Источниковедческие изыскания показали, что почти целое столетие отечественная педагогика концентрировалась именно на исследовании проблем собственно воспитания. Два первых в России систематических учебника, один по проблемам воспитания, другой – по вопросам обучения, составил Александр Ободовский. Он был первым русским профессором педагогики, преподавал ее в Главном педагогическом и институте - единственном высшем педагогическом учебном заведении России первой половины XIX в. А. Г. Ободовский стоял у истоков российской педагогической жур­налистики, в 1833-1834 гг. вместе с П. С. Гурьевым и Е. О. Гугелем издавал «Педагогический журнал».

В изданном в 1835 г. в Санкт-Петербурге, в типографии К. Вингебера «Руководстве к педагогике, или науке о воспитании» А. Г. Ободовский обозначен как инспектор классов Императорского Санкт-Петербургского Воспитательного дома, где он еще преподавал и педагогику «для девиц, поступающих в звание наставниц». Его к изданию этого руководства, по его же признанию, побудили две причины: «недостаток в руководстве по части педагогики» и «усердие к великому делу воспитания в Отечестве вообще».
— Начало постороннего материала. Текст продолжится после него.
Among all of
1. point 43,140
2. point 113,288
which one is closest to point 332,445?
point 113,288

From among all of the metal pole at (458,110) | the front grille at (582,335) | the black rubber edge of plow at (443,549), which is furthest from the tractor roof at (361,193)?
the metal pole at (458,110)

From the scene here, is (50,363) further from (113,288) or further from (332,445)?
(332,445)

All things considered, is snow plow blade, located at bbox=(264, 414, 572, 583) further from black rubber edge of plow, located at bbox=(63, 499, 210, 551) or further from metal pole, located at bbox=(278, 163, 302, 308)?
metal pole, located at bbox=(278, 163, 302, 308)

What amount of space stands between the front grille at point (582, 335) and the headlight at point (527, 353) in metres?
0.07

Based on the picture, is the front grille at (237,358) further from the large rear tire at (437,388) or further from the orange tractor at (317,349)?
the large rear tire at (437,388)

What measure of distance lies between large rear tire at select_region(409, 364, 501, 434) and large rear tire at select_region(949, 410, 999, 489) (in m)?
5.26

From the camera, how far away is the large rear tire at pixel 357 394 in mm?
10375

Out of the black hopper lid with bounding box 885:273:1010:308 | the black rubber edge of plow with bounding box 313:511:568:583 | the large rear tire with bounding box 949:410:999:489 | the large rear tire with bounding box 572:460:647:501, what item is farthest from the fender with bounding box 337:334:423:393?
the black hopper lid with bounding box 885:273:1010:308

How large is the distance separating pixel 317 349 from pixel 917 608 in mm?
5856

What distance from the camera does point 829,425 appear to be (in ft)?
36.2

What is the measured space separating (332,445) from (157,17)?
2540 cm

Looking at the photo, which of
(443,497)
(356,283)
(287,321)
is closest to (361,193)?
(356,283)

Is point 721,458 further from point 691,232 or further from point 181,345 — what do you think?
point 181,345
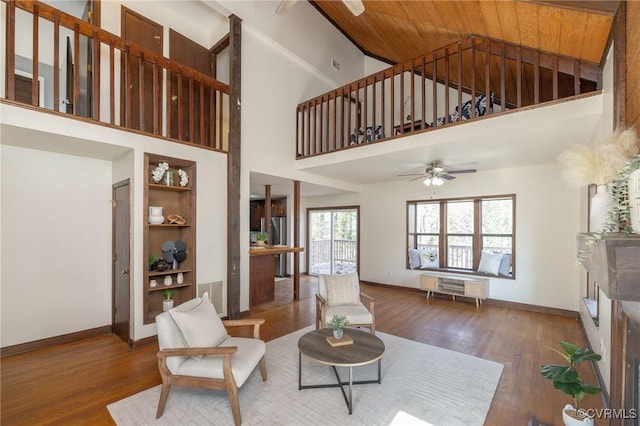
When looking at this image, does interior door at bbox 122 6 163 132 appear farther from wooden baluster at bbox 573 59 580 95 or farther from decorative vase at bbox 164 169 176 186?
wooden baluster at bbox 573 59 580 95

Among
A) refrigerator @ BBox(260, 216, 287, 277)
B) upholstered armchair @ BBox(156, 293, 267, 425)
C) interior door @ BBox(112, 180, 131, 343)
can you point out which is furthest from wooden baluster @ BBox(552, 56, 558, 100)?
refrigerator @ BBox(260, 216, 287, 277)

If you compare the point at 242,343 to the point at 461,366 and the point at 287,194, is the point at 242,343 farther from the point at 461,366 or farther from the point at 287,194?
the point at 287,194

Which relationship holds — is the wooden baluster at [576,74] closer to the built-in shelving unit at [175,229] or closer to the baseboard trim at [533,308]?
the baseboard trim at [533,308]

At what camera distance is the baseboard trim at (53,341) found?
3.34 metres

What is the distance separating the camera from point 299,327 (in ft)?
14.0

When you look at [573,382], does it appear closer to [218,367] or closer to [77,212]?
[218,367]

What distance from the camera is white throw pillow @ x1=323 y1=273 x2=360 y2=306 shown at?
12.5 feet

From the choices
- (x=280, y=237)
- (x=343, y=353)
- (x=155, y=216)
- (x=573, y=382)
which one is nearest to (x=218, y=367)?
(x=343, y=353)

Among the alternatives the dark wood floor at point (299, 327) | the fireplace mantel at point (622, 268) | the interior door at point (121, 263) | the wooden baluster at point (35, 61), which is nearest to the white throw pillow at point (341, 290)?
the dark wood floor at point (299, 327)

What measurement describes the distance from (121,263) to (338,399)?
10.4 ft

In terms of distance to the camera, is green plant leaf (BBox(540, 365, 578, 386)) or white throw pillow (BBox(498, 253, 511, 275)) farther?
white throw pillow (BBox(498, 253, 511, 275))

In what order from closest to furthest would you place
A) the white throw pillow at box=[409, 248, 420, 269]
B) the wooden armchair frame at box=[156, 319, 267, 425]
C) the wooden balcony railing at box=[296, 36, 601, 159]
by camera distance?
the wooden armchair frame at box=[156, 319, 267, 425] → the wooden balcony railing at box=[296, 36, 601, 159] → the white throw pillow at box=[409, 248, 420, 269]

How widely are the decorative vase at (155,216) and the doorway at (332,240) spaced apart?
16.3 ft

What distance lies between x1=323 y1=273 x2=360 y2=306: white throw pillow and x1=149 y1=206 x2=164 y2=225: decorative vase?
7.49 ft
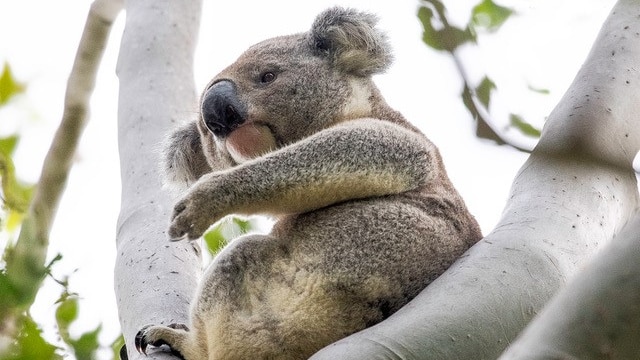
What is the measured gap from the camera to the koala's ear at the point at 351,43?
399 centimetres

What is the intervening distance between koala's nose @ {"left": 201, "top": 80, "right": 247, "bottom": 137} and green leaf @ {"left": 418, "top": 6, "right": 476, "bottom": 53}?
6.17ft

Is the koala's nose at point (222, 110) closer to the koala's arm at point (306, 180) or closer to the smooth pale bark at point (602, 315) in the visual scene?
the koala's arm at point (306, 180)

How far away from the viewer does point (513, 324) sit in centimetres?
213

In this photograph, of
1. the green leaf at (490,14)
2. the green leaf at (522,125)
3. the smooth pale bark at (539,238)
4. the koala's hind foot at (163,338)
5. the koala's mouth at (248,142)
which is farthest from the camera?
the koala's mouth at (248,142)

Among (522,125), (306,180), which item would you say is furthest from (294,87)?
(522,125)

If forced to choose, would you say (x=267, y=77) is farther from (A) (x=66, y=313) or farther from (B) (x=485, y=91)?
(B) (x=485, y=91)

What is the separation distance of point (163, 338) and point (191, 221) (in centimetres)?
41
Еще студентом изучая педагогику по «Основным положениям о воспитании и учении» немецкого педагога А. Г. Нимейера, А. Г. Ободовский воспринял идею о разграничении в научном знании понятий воспитания и обучения, при их соединении в целостный процесс на практике. В 1837 г. в той же типографии К. Вингебера А. Г. Ободовский издал особое «Руководство к дидактике, или науке преподавания» (166 стр.) Параграф первый этого учебника назывался «Различие обучения от воспитания». В «Руководстве к педагогике, или науке воспитания» этому вопросу также посвящался особый, пятый по счету, параграф: «Различие обучения от воспитания и тесная связь между оными». Оба учебника имели в названии дополнение «составленное по Нимейеру».

Другой, изданный двумя десятилетиями позднее и также хорошо известный российскому учительству учебник по педагогике закреплял ту же, сложившуюся в Германии и воспринятую в России традицию разграничивать проблемы воспитания и обучения. Об этом учебнике К. Д. Ушинский в «Человеке как предмете воспитания» упомянул как о «едва ли не самом дельном собрании педагогических рецептов всякого рода».
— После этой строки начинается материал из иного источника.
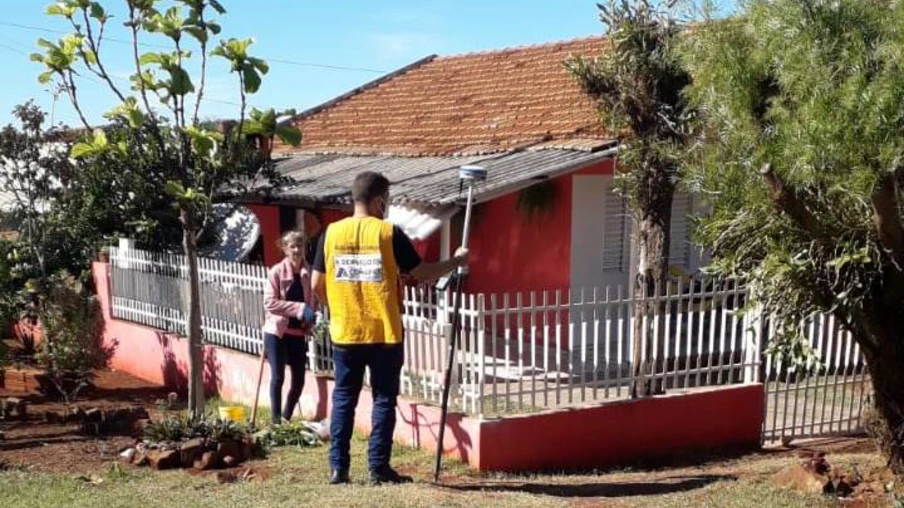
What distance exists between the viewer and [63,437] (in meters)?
8.29

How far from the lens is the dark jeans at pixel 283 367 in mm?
8414

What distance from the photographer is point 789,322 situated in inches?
253

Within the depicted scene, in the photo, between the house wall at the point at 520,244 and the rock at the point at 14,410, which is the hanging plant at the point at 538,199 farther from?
the rock at the point at 14,410

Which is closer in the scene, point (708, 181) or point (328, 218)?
point (708, 181)

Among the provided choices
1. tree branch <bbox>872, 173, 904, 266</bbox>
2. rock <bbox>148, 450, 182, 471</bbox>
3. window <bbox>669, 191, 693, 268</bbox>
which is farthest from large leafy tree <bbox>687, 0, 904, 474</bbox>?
window <bbox>669, 191, 693, 268</bbox>

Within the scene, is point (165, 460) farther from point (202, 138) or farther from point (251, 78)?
point (251, 78)

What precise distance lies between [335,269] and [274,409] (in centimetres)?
262

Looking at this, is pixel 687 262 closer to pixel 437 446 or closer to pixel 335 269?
pixel 437 446

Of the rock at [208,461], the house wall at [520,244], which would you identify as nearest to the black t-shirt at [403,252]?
the rock at [208,461]

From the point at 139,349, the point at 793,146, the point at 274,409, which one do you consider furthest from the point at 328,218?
the point at 793,146

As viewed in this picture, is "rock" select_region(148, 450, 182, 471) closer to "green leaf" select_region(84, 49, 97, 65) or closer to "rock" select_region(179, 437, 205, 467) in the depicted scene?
"rock" select_region(179, 437, 205, 467)

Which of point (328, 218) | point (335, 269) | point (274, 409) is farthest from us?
point (328, 218)

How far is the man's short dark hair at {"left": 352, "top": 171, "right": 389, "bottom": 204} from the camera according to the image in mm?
6168

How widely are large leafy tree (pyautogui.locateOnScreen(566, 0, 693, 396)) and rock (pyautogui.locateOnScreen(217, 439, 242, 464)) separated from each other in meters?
Result: 3.02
«Учебная книга педагогики и дидактики» Ф. Шварца впервые была издана в Германии в 1805 г. После смерти автора этот труд переработал В. Куртман. Он несколько изменил его название и указал на Ф. Шварца как автора «Руководства к воспитанию и обучению», переделанного доктором В. Куртманом, директором учительской семинарии в Фридсберге.

На русский язык педагогику Шварца-Куртмана перевел старший учитель гимназии г. Риги С. Шафранов. В 1859 г. в издательстве В. Е. Генкеля вышла в свет первая часть книги под названием «Руководство к воспитанию». В 1867 г. в типографии Морского ведомства была издана вторая часть – «Обучение». Обе части редактировал профессор Главного педагогического института С. Лебедев, делая особые примечания и высказывая в них свою позицию при комментировании содержания книги.
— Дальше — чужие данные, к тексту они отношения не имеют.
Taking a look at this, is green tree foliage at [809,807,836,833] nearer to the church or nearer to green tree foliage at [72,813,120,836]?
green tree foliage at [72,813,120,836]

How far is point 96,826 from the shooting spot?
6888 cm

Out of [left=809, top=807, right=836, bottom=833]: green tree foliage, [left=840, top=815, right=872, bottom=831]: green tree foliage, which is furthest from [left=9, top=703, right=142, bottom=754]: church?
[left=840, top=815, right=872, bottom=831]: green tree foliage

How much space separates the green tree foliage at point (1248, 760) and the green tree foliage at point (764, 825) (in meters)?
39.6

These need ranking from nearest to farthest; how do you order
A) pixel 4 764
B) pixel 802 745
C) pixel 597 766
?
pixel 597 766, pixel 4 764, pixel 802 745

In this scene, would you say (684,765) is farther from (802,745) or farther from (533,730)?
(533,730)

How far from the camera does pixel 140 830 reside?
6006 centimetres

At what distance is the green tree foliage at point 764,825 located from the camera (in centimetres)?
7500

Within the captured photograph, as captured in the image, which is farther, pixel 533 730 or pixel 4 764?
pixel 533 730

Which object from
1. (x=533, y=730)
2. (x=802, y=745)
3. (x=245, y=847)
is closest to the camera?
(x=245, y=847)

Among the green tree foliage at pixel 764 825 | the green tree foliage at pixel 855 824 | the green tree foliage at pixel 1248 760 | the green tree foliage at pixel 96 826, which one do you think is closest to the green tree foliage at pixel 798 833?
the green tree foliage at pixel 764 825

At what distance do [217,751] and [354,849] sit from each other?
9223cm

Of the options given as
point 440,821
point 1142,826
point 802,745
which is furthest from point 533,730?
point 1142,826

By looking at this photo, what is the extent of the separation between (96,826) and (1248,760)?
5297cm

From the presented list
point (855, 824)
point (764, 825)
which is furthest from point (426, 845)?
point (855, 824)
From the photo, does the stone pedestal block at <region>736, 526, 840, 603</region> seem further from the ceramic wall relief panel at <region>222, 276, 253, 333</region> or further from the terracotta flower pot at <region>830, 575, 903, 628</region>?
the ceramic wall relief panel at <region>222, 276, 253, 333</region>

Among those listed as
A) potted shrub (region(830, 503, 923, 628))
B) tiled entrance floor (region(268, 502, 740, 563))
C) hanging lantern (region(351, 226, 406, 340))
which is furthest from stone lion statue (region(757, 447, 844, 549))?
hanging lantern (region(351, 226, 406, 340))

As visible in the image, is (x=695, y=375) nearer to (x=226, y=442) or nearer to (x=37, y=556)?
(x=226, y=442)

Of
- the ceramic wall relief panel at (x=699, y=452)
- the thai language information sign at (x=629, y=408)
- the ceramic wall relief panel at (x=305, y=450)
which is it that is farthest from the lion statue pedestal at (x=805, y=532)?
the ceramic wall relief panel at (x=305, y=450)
Директора русских гимназий в своих конфиденциальных характеристиках учителей, которые они обязательно предоставляли попечителю учебного округа, указывали с какими трудами по педагогике знакомы их сотрудники. В этих характеристиках довольно часто упоминался труд Шварца-Куртмана.

Категорию воспитания Ф. Шварц и В. Куртман определяли в ее отличии и в связи с понятиями обучения и развития. Они исходили из того, что принципиально возможно отделить науку преподавания от науки воспитания, хотя еще со всей определенностью не утверждали такое строго логическое разделение как необходимое для перспектив развития педагогики. Наряду с опорой на природные предпосылки развития детей и их индивидуальные особенности педагогам рекомендовалось учитывать иерархическую взаимосвязь типичного и индивидуального в воспитании. Следование исключительно индивидуальным особенностям ребенка, полагали Ф. Шварц и В. Куртман, приводит к «возобладанию плотской природы над нравственной».

В рассматриваемой педагогике центральной являлась проблема соотношения «умозрения и опыта», индукции и дедукции, теории и практики. При выявлении сущности воспитания Ф. Шварц и В. Куртман важное значение придавали анализу его состояния и результатов в их связи с педагогическими средствами в разных типах образовательных учреждений; в том числе и специфических. Осмысливая природу воспитательных средств, Ф. Шварц и В. Куртман сделали вывод о необходимости их системности, недопустимости изолированного применения воспитательных средств, обязательном учете конкретных обстоятельств, возможности искажения между целью и результатом, сочетании постепенности воспитания с «переломом», «скачком». Для умелого использования педагогических средств воспитателям необходимо качественное не только теоретическое, но и «техническое приготовление».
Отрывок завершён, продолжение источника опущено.